What causes stem cells to turn into another, strictly defined type of cells? How, for example, do bone stem cells learn that they need to become a bone cell rather than cartilage? These issues are of great importance for both fundamental science and applied science. In regenerative medicine, diseased tissues are replaced by healthy ones, obtained from stem cells, and physicians should be sure that stem cells will turn into the right tissue.
It is known that such cells obey chemical signals: a hormone can command a stem cell to give rise to one or another mature tissue. On the other hand, there is evidence that cell differentiation depends on the type of surface on which the cell culture lives and multiplies: the contact of the cell with the substrate determines its fate. Researchers from the National Institute of Standards and Technology (USA) suggest that the transformation of the stem cell depends on the shape that it had to take.
For the cultivation of tissue from stem cells, medics use temporary polymeric implants, which serve as a substrate, a three-dimensional foundation. The skeleton-implant organizes cells in space and directs their growth. In the experiment, scientists planted stem cells of bone tissue into several types of such implants, which differed in spatial structure. In this case, the cells were grown without adding any hormones or other substances that could "tell" them about the path of development. As a result, in only one case out of five, stem cells began to accumulate calcium, which is evidence of their transformation into a mature bone cell. To successfully gain a foothold on this substrate, the cells had to stretch and give long processes, that is, take the form of a mature osteocyte.
Thus, as the authors write in the journal Biomaterials, stem cells can be pushed to the desired development path without any chemical signal cocktails. It is enough to give them a characteristic form, inherent in the cells of the desired tissue.
At first glance, the result is strange and incomprehensible. It's like saying: students become doctors because in medical practice they are forced to wear white robes. Scientists have yet to explain how the morphology of cells determines their behavior. But, of course, the spatial method of growing new tissue appears to be cheaper and simpler than the signal-chemical "cultivation".

• TASK PROMPT:
Edit the stem cell article from "For the cultivation" up to and including "a mature osteocyte.", replacing "substrate" with "scaffold" wherever it occurs.

• RECORDS SHOWN:
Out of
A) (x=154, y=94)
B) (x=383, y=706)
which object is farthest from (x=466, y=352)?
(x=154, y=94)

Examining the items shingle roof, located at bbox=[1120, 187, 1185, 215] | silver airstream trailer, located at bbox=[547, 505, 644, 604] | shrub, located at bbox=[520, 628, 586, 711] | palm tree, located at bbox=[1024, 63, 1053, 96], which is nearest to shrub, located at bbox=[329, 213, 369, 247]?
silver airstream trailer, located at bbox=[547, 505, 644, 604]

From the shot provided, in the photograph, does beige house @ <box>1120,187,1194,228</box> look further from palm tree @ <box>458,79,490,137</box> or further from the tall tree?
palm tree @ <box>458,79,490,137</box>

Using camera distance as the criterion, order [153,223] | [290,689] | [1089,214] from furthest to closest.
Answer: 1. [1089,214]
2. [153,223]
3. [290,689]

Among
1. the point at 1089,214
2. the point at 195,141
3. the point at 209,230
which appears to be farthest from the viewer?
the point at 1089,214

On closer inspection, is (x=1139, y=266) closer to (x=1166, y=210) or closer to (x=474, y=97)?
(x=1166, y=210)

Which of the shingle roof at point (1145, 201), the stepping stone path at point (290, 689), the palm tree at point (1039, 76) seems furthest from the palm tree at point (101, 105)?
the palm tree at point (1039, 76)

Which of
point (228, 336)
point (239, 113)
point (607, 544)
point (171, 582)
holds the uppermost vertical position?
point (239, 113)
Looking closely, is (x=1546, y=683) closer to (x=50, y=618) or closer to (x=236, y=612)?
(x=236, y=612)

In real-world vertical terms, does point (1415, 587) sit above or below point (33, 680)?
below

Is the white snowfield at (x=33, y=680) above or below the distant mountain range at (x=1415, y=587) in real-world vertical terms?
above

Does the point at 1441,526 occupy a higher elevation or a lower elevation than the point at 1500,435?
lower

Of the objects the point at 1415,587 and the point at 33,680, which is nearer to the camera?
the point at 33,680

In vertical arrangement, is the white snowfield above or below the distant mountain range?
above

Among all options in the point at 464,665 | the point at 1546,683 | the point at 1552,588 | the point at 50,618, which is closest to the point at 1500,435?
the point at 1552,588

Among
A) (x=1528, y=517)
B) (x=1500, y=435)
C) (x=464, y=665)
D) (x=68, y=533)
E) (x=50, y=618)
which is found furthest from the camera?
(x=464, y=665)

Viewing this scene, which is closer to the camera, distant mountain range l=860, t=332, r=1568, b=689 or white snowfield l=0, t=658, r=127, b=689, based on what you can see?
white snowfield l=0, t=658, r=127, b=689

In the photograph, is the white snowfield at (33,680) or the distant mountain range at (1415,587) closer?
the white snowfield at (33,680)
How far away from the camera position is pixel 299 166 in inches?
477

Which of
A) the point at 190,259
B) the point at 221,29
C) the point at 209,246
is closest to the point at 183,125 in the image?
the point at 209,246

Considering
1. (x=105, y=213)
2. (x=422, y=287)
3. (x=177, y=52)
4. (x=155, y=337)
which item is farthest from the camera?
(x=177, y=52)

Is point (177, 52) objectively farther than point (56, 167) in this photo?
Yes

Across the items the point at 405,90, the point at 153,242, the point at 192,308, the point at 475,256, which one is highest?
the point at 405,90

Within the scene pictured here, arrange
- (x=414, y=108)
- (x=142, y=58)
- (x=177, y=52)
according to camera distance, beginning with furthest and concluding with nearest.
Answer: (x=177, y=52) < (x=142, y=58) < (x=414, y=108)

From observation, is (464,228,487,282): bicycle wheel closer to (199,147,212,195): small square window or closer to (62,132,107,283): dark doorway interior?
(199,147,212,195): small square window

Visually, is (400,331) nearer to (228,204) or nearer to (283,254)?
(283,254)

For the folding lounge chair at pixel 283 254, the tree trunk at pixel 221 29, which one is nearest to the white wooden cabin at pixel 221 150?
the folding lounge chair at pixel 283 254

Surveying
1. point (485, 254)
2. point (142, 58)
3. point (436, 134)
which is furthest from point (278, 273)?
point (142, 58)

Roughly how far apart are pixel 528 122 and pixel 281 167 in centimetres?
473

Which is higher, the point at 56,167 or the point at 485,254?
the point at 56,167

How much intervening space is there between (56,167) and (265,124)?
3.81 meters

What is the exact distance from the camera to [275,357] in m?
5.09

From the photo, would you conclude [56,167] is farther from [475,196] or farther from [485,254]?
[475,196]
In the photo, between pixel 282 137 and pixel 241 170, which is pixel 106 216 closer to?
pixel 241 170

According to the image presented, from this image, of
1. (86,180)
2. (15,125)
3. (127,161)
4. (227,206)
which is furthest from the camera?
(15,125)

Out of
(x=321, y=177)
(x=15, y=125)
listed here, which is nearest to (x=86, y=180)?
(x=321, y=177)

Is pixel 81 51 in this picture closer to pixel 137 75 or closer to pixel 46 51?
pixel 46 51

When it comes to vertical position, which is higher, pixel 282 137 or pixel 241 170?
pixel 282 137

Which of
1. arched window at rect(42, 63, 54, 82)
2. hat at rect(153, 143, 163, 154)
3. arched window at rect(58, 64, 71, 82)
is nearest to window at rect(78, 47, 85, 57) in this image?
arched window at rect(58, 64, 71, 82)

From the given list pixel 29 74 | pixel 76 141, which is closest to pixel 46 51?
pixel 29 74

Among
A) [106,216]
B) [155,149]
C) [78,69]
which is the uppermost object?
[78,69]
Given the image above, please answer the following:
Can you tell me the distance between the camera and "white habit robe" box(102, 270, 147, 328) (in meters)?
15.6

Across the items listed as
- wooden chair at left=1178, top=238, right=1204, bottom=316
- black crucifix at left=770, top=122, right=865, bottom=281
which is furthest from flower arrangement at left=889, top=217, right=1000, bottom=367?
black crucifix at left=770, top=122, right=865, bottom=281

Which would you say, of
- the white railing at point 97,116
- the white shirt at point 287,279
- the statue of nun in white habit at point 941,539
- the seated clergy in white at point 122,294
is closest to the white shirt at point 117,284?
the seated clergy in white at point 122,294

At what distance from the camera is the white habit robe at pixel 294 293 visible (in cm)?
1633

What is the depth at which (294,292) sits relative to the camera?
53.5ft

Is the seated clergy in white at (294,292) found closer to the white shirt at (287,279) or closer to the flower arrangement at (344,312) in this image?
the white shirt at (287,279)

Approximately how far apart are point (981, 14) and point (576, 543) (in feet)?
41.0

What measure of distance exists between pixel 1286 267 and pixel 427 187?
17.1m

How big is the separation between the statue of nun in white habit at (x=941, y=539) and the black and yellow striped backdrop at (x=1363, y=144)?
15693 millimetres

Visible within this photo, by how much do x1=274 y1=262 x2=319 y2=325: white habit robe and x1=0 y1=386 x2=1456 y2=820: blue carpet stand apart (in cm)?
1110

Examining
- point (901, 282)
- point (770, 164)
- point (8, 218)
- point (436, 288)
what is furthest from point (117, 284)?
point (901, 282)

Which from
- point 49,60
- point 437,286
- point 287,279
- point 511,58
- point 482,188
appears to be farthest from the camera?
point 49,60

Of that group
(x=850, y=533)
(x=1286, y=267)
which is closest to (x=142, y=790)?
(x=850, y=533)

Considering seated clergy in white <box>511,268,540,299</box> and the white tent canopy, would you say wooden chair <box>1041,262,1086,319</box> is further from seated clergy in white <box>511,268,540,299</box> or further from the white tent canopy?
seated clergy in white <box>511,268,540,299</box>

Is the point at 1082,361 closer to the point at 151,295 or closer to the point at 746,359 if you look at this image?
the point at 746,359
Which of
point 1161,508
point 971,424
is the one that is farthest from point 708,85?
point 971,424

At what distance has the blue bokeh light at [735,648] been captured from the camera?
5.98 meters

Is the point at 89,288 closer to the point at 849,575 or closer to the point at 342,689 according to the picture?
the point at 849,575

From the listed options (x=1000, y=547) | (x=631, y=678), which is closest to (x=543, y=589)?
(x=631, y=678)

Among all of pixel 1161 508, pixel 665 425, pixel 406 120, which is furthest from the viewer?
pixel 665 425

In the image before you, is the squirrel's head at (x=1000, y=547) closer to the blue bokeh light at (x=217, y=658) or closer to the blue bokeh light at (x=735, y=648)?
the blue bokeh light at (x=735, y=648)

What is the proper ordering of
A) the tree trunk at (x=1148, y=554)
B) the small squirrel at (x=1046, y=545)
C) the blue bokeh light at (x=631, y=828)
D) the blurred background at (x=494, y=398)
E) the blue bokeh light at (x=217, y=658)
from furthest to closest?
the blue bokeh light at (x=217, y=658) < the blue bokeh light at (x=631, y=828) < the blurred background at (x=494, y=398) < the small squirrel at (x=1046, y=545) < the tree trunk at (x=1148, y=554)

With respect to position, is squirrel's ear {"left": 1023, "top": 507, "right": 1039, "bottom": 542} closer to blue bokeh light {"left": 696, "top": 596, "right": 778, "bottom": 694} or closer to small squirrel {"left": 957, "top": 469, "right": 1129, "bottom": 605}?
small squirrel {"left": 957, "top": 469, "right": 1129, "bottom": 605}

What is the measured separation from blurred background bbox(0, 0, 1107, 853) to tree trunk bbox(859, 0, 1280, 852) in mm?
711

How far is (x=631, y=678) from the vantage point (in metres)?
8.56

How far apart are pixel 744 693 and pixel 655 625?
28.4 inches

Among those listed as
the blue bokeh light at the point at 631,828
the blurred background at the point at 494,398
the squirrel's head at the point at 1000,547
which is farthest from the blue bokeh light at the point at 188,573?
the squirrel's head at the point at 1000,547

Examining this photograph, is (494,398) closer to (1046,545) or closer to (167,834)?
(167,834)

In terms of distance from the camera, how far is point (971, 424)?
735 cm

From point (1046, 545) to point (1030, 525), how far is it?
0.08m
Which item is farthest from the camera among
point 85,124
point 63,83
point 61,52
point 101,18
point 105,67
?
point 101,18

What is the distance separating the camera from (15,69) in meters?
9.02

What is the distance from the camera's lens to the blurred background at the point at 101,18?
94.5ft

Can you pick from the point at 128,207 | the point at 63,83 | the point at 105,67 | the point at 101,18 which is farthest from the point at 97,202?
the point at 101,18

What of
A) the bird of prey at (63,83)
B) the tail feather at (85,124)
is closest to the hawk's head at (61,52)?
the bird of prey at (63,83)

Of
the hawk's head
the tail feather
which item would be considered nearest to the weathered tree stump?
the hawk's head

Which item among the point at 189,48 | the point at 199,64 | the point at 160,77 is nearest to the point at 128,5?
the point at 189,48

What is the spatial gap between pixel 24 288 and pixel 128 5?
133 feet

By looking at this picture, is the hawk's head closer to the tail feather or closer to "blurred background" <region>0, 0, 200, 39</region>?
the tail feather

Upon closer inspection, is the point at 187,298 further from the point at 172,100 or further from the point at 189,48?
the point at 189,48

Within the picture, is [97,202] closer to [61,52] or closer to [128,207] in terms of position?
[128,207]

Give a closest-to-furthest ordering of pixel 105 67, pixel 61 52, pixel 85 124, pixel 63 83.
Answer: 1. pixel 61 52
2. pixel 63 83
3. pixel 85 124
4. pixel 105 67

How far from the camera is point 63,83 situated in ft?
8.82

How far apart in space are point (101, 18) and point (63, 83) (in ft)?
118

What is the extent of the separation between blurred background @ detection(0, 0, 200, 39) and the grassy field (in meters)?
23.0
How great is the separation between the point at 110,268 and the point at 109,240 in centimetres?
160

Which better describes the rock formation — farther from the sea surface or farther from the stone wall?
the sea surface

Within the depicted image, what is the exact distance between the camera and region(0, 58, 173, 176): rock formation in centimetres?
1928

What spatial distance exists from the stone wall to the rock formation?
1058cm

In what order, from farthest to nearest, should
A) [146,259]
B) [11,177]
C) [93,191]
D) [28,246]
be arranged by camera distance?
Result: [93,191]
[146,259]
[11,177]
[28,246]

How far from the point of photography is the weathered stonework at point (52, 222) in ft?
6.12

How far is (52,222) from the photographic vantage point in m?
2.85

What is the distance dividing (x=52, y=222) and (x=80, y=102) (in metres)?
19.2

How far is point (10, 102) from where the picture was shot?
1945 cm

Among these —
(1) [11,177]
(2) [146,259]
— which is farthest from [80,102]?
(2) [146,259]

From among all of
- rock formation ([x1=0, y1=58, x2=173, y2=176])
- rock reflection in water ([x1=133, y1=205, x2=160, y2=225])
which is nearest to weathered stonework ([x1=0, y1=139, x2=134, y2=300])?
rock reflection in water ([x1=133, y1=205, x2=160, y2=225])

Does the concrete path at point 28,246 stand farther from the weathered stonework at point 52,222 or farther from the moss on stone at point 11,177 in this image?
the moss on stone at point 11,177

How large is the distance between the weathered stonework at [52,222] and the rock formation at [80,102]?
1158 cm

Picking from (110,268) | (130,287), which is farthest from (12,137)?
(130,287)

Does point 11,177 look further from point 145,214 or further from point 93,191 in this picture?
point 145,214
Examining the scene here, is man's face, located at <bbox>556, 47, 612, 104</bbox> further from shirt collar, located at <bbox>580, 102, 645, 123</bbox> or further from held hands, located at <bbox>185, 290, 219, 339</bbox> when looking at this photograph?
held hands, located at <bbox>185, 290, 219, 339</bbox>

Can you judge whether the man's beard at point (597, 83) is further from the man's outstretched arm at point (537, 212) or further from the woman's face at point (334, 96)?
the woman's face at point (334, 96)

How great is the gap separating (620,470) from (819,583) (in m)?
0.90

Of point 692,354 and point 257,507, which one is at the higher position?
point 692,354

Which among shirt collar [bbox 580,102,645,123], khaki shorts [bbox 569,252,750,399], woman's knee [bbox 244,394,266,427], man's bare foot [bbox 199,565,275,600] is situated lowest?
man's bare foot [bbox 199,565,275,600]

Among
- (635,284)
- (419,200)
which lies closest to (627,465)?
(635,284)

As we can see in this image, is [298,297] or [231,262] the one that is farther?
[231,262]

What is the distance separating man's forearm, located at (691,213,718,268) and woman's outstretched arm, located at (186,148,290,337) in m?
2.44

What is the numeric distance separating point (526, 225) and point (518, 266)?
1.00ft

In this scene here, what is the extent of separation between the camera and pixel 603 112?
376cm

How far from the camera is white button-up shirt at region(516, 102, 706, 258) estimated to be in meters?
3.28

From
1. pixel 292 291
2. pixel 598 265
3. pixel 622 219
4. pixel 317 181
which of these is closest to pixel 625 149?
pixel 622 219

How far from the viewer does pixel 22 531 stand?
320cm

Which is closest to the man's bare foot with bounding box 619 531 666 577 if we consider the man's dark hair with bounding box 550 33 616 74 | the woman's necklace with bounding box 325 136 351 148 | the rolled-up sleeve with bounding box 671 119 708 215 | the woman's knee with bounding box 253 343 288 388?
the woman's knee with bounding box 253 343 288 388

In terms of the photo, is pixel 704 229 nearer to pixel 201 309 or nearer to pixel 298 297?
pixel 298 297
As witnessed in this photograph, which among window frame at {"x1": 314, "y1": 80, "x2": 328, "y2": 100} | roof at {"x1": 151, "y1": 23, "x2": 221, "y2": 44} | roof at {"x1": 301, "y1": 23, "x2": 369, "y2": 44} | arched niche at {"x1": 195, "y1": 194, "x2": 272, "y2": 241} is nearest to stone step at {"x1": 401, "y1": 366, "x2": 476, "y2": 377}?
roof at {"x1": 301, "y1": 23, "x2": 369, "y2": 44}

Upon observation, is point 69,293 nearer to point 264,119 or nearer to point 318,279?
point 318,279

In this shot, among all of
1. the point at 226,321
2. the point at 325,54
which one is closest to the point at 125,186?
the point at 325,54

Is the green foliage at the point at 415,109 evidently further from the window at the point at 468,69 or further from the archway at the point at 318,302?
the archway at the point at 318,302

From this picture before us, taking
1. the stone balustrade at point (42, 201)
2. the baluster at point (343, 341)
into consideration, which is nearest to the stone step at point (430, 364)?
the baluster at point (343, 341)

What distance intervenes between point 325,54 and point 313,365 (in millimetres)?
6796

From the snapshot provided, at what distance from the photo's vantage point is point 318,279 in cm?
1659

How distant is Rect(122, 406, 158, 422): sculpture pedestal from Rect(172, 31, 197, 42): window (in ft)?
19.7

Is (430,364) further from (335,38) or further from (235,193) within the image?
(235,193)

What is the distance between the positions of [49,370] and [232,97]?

• TASK RESULT:
For the cultivation of tissue from stem cells, medics use temporary polymeric implants, which serve as a scaffold, a three-dimensional foundation. The skeleton-implant organizes cells in space and directs their growth. In the experiment, scientists planted stem cells of bone tissue into several types of such implants, which differed in spatial structure. In this case, the cells were grown without adding any hormones or other substances that could "tell" them about the path of development. As a result, in only one case out of five, stem cells began to accumulate calcium, which is evidence of their transformation into a mature bone cell. To successfully gain a foothold on this scaffold, the cells had to stretch and give long processes, that is, take the form of a mature osteocyte.